Copy each line that includes the string "grade" from the material into your answer.

== Raw data

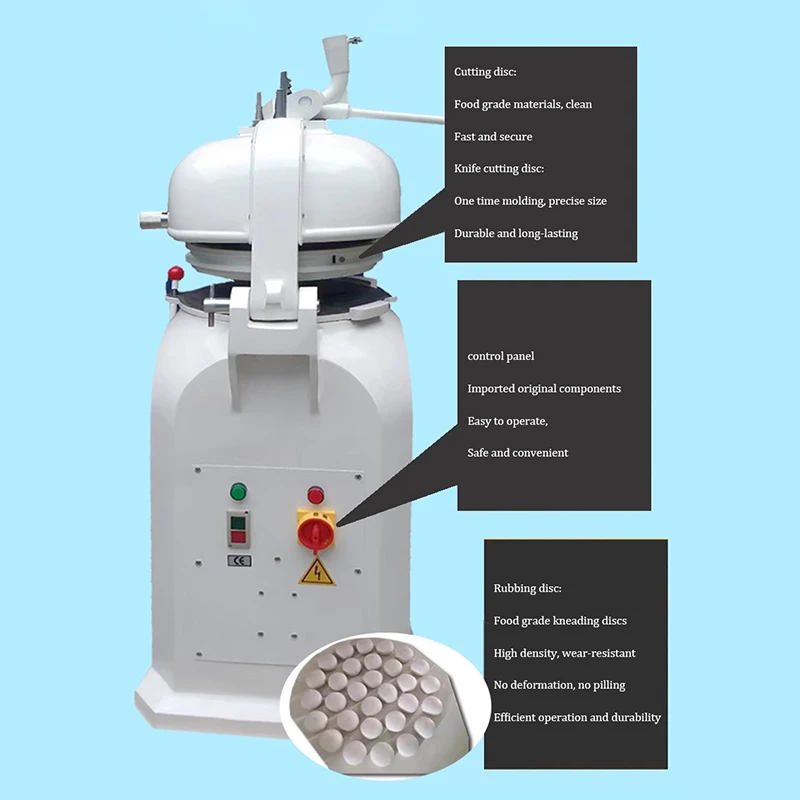 Cutting disc:

Food grade materials, clean

Fast and secure

Knife cutting disc:

One time molding, precise size

Durable and long-lasting

control panel

Imported original components

Easy to operate,

Safe and convenient

CE

Rubbing disc:

Food grade kneading discs

High density, wear-resistant

No deformation, no pilling

Efficient operation and durability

====

◆ Response below
Food grade materials, clean
Food grade kneading discs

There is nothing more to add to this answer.